------ PAGE EXTRACT ------

I think some questions you can profitably ask yourself are, “What would it take for me to want to stop this, for real?”

Not the negatives, you know those already - what would it take to find something more useful to your life?

Because just cutting out an addiction without having something inspiring to replace it with is a fool’s game, it just leaves a gaping roaring hole in your life that works to justify going right on back to it.

“What goes on in my mind that makes the case for going back to it?” - backtrack yourself, find out what feelings precede making that choice after you’ve intended to stop, and then see if there are other things you can do that answer to those feelings without being as destructive.

“What would make me want to stop?” - this is getting a bit more practical and down-to-earth from Q. 1.

“What beliefs underlie my caving in?” - do you feel helpless against it, like the pain of it nagging you is too much - what can you do about that? People are problem-solving beings by nature, sometimes you can solve these things and make that next onset of craving (or however it feels for you) that much easier to defeat.

------ EXTRACTED DATA ------

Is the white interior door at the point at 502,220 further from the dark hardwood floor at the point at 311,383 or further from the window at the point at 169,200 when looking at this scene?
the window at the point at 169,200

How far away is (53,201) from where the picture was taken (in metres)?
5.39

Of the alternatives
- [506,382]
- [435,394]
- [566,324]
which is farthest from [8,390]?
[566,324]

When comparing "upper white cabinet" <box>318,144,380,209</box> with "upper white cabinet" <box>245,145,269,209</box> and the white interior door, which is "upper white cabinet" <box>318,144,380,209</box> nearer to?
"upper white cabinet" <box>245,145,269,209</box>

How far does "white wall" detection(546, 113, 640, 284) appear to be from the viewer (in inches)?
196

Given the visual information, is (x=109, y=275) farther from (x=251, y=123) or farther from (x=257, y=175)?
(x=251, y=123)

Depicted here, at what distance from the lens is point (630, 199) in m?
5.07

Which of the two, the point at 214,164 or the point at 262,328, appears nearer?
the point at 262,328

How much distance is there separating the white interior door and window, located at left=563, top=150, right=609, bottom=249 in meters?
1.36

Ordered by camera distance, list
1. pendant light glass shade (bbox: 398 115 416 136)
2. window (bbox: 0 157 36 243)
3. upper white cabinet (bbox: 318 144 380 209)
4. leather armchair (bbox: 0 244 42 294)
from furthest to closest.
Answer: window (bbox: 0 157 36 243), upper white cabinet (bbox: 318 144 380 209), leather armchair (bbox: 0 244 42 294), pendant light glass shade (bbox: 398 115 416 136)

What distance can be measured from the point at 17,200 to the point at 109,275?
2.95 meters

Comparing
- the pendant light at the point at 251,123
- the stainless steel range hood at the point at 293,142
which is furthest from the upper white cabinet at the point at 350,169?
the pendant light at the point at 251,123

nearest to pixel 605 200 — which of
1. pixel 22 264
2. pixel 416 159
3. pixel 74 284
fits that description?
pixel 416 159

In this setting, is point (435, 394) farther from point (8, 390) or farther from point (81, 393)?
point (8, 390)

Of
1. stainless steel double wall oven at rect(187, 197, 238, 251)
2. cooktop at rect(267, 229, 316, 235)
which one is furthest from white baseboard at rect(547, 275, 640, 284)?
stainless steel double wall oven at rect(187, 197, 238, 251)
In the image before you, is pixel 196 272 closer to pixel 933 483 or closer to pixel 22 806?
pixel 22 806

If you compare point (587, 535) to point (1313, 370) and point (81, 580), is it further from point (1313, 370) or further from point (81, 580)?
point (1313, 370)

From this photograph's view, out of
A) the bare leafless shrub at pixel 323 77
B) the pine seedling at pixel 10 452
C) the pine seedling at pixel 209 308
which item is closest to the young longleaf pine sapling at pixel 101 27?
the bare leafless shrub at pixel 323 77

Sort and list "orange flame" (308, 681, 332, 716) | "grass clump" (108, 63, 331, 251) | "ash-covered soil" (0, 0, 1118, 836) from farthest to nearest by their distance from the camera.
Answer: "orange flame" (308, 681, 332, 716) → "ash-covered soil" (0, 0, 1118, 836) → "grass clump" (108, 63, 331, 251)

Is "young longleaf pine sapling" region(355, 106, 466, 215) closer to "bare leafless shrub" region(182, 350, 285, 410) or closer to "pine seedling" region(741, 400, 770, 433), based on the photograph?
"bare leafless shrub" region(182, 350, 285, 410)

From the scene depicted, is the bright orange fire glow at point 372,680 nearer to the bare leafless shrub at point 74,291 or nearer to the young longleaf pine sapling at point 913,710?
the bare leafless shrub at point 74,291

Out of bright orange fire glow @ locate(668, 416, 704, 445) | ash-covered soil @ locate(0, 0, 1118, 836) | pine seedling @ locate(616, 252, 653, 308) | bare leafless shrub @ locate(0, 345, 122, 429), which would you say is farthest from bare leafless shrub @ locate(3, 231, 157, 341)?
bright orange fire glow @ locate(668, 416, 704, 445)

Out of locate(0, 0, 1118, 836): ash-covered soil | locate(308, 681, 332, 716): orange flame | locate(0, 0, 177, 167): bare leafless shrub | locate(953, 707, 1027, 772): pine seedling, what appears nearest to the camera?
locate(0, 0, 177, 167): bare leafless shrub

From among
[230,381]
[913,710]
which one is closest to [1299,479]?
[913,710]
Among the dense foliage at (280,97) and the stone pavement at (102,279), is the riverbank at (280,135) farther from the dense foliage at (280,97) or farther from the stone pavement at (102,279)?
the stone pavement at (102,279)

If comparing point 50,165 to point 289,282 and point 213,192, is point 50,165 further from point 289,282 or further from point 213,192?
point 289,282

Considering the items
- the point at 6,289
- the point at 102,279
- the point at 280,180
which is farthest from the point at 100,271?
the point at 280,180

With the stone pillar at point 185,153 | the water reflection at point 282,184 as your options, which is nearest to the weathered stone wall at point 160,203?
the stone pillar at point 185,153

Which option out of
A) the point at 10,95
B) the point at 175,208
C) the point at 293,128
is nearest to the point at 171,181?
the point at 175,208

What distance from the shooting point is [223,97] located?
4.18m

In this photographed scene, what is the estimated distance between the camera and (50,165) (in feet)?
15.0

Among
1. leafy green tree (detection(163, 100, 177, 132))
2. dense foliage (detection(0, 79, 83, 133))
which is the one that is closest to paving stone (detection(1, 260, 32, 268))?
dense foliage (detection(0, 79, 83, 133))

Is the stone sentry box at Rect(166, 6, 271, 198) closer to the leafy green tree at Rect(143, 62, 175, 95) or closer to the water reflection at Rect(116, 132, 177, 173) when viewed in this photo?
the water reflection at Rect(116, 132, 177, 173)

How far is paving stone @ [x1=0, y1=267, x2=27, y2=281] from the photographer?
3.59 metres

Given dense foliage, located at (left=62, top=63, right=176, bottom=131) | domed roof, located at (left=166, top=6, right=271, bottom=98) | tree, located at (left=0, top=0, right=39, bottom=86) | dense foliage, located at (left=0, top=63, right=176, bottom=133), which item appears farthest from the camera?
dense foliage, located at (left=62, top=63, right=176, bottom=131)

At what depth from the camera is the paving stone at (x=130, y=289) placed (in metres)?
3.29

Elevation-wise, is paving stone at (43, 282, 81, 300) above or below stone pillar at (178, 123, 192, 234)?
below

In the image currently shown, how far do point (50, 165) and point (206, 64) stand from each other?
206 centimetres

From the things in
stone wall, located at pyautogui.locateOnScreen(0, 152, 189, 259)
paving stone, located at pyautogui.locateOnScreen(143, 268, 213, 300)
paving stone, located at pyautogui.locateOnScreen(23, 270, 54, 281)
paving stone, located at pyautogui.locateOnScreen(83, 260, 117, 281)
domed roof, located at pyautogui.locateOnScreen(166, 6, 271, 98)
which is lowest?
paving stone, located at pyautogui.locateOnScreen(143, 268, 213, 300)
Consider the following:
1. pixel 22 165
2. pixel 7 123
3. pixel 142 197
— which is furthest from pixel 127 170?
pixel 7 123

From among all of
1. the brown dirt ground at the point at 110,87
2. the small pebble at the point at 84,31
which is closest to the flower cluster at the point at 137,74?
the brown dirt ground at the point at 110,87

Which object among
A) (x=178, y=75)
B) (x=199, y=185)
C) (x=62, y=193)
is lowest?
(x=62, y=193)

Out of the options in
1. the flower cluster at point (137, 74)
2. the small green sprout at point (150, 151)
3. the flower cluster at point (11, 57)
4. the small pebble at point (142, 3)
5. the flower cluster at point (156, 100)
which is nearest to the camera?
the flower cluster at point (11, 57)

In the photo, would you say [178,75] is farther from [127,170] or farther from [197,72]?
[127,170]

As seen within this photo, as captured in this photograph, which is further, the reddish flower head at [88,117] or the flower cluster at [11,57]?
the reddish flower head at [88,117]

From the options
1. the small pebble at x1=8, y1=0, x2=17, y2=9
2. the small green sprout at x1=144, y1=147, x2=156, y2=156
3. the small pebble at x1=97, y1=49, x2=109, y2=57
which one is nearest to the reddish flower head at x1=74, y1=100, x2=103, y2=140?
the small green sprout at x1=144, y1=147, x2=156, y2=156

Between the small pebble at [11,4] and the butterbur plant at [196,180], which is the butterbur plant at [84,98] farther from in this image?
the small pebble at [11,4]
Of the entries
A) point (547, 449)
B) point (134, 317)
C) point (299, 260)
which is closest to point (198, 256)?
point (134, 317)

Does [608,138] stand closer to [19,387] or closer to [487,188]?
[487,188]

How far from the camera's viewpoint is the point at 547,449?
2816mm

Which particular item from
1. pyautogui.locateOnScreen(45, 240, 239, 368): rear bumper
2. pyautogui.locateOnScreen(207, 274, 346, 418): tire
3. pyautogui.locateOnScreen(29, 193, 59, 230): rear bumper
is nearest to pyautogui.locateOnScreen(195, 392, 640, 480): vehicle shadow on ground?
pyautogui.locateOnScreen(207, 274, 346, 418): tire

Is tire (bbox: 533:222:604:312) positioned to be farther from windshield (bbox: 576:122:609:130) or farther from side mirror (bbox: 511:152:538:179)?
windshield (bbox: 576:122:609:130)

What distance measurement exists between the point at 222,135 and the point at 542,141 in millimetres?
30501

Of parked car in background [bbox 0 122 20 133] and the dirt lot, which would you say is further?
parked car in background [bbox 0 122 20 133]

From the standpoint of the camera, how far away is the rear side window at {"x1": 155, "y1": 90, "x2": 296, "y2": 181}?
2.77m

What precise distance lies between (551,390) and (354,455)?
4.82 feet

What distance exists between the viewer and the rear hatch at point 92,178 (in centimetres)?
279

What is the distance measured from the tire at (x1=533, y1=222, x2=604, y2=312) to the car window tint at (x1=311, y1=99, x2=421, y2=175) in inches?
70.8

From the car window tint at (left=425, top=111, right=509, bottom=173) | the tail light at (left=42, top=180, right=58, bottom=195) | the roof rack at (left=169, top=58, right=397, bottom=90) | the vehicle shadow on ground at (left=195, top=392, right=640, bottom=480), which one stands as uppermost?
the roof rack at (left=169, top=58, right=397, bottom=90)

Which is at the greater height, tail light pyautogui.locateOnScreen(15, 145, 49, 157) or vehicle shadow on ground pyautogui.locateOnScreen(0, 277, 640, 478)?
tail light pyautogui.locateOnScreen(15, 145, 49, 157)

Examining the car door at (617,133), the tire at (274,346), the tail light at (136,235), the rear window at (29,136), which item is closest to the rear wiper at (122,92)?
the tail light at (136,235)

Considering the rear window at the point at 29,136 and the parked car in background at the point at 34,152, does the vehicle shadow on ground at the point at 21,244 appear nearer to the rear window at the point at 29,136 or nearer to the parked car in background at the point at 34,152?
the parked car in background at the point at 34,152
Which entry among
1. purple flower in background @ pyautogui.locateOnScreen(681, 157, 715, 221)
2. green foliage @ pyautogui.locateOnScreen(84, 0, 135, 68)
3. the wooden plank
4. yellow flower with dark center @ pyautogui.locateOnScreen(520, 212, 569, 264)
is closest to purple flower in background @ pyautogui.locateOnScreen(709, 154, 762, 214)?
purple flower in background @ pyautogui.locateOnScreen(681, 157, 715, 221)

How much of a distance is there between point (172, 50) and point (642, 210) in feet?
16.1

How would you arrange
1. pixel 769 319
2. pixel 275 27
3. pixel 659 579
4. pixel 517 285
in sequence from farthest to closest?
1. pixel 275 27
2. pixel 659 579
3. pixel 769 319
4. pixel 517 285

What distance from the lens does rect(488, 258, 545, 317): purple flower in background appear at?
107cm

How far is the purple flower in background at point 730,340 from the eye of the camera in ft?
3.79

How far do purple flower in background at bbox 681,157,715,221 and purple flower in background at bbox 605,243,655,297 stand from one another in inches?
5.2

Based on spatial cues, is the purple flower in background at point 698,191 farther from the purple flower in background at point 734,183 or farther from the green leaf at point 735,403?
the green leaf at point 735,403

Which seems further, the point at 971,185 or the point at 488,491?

------

## PROBLEM SET
A: According to the text on quitting an addiction, what does cutting out an addiction without an inspiring replacement do?
B: Resume the text on quitting an addiction, picking up after its final sentence.

## RESPONSES IN ORDER
A: It leaves a gaping roaring hole in your life that works to justify going right on back to it.

B:
(My definition of addiction is having the whiny toddler from hell inside your mind, ike some hellish car journey with a horrible brat and all it does is whine “Are we there yet?” at any stimulus - sad, bad, happy or just bored - “there” being back to the stuff or activity we’re addicted to. Glamorous, it aint!)

“What would I have to believe about myself, my life, the world - to make refusing to do this worthwhile?” - that one’s also worth some thought.

I’m not trying to TELL you to stop, I’m just sharing some ideas, these helped me and I just recently found a bunch of old Word docs with a lot of this kind of stuff in - and it DID help me. :)[/quote]

After some reflection on the root cause of this addiction, I’ve managed to pin point it to a lack of intimacy in my relationships (family, friends). The only thing that managed to kinda get me off my addiction for a decent period of time would be romantic love. Visualizing & “Interacting” with a “lover” (I’m single) in my life allowed me to forget that I had an addiction and made me “feel” the emotions of intimacy, love, trust & acceptance.

By the way thanks for your suggestion to stay away from graveyards for the time being, it did help me feel a bit better. Thanks for your help.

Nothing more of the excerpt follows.